▸ **SET TASK**
Return every row below word for word, without the pictures.

________________

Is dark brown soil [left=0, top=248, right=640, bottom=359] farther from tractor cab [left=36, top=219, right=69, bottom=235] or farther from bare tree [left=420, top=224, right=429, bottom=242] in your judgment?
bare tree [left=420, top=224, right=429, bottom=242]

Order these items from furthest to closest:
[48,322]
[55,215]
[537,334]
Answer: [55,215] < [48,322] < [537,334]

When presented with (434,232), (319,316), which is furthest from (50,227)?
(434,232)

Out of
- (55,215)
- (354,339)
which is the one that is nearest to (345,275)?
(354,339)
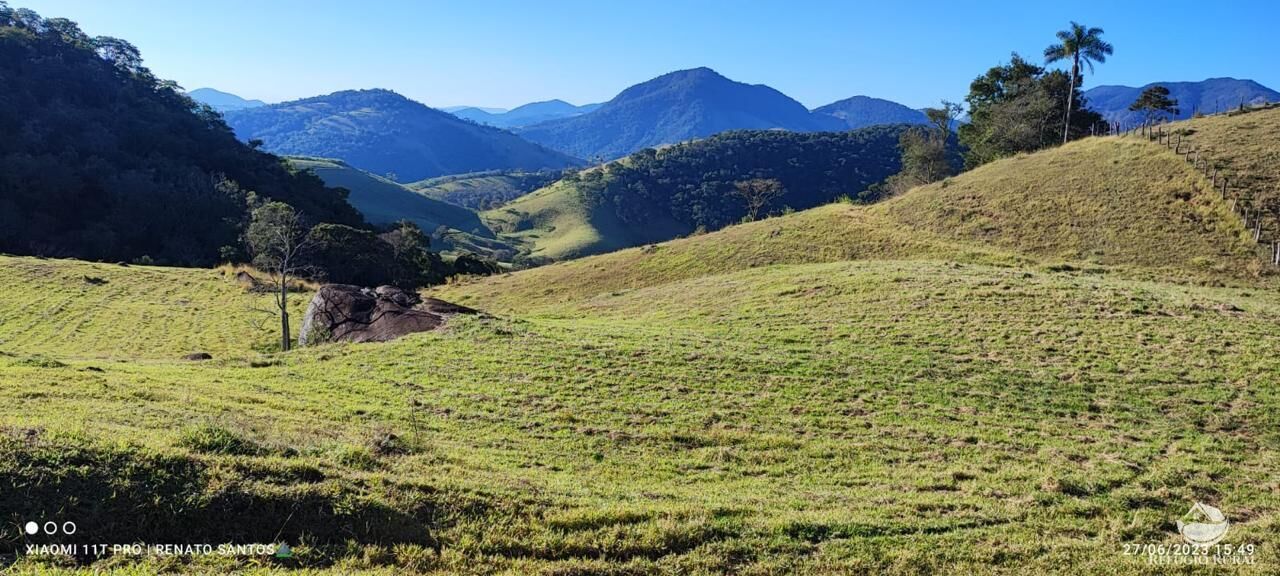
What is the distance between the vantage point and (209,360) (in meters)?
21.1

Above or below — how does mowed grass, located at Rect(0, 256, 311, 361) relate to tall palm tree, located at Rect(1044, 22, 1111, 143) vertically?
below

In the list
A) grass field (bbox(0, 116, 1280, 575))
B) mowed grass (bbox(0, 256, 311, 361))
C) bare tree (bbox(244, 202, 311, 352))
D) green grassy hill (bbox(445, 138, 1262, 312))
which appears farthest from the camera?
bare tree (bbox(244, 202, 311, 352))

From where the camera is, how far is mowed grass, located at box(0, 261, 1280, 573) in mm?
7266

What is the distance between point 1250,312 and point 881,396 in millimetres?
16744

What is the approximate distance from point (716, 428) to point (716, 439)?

________________

▸ **ANSWER IN FULL**
Is dark brown soil [left=0, top=248, right=640, bottom=359] farther from tractor cab [left=36, top=219, right=69, bottom=235] or farther from bare tree [left=420, top=224, right=429, bottom=242] in your judgment?
bare tree [left=420, top=224, right=429, bottom=242]

Order these items from furthest to closest:
[48,322]
[55,215]
[537,334]
Answer: [55,215] < [48,322] < [537,334]

When presented with (434,232), (319,316), which is furthest from (50,227)?
(434,232)

Out of
- (55,215)
- (354,339)
which is the one that is nearest to (345,275)?
(354,339)
What is the distance between the vantage point and (209,360) (in meters)?
21.1

Above or below — how does mowed grass, located at Rect(0, 256, 311, 361) relate to tall palm tree, located at Rect(1044, 22, 1111, 143) vertically?
below

In the list
A) grass field (bbox(0, 116, 1280, 575))
B) mowed grass (bbox(0, 256, 311, 361))
C) bare tree (bbox(244, 202, 311, 352))
D) green grassy hill (bbox(445, 138, 1262, 312))
which appears farthest from the camera?
bare tree (bbox(244, 202, 311, 352))

From where the camera is, how far is mowed grass, located at box(0, 261, 1280, 573) in mm?
7266

What is the distance between point 1250,312 and point 881,396 in millimetres?
16744

What is the approximate distance from point (716, 428) to point (716, 439)?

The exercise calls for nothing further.